┌─ DATA LINES

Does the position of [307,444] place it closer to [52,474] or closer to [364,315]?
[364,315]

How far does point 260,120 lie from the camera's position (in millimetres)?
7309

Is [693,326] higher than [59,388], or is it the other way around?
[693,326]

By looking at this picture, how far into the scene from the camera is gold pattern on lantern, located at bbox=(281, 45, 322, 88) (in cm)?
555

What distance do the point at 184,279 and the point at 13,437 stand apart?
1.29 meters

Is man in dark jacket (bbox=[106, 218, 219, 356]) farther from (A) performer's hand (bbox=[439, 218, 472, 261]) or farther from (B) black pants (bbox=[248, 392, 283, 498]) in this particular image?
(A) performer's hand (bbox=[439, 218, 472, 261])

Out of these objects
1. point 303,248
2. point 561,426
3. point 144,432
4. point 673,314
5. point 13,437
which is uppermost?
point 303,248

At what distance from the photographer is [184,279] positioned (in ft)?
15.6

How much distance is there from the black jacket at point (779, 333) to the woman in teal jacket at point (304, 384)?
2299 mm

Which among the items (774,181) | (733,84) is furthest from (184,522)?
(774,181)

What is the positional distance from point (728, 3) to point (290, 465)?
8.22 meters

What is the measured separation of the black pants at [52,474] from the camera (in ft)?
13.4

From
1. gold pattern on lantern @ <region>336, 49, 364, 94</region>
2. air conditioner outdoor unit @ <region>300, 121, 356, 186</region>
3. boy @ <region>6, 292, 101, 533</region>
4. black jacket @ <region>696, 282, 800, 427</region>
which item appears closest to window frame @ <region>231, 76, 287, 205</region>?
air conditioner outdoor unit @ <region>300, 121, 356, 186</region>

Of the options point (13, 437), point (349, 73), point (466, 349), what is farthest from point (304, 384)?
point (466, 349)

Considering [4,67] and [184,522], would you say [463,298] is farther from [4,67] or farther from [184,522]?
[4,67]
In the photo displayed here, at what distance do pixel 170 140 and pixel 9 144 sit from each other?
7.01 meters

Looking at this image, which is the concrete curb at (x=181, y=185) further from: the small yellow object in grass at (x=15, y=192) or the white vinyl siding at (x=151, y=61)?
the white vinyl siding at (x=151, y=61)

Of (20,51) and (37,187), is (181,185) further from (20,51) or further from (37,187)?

└─

▶ **WRITTEN REQUEST**:
Put every line of the listing, from the line containing "What is the measured" through the final line, both included, into a Markdown table with the columns Row and Line, omitting blank lines.

▶ **RESULT**:
| Row | Line |
|---|---|
| 1 | What is the measured separation of the black pants at [52,474] from the camera (in ft)? |
| 2 | 13.4 |
| 3 | From |
| 4 | 1. gold pattern on lantern @ <region>336, 49, 364, 94</region> |
| 5 | 2. air conditioner outdoor unit @ <region>300, 121, 356, 186</region> |
| 6 | 3. boy @ <region>6, 292, 101, 533</region> |
| 7 | 4. black jacket @ <region>696, 282, 800, 427</region> |
| 8 | which item appears closest to window frame @ <region>231, 76, 287, 205</region>? |
| 9 | air conditioner outdoor unit @ <region>300, 121, 356, 186</region> |
| 10 | Of the options point (13, 437), point (349, 73), point (466, 349), what is farthest from point (304, 384)? |
| 11 | point (466, 349) |
| 12 | Considering [4,67] and [184,522], would you say [463,298] is farther from [4,67] or farther from [184,522]? |
| 13 | [4,67] |
| 14 | In the photo displayed here, at what distance do pixel 170 140 and pixel 9 144 sit from each other? |
| 15 | 7.01 meters |
| 16 | Looking at this image, which is the concrete curb at (x=181, y=185) further from: the small yellow object in grass at (x=15, y=192) or the white vinyl siding at (x=151, y=61)? |
| 17 | the white vinyl siding at (x=151, y=61) |
| 18 | Of (20,51) and (37,187), is (181,185) further from (20,51) or further from (37,187)? |